[Short text fragments from websites]
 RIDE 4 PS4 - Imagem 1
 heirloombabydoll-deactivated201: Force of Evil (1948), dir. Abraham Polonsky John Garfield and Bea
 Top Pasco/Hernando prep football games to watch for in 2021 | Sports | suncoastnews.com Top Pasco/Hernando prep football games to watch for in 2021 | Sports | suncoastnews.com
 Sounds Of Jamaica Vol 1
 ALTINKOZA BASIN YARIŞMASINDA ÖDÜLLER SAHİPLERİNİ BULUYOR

WHAT THE EXERCISE ASKS:
Exactly as they appear above, write out the line containing "Sounds Of Jamaica Vol 1" and each line that comes after it in the records.

WRITTEN ANSWER:
 Sounds Of Jamaica Vol 1
 ALTINKOZA BASIN YARIŞMASINDA ÖDÜLLER SAHİPLERİNİ BULUYOR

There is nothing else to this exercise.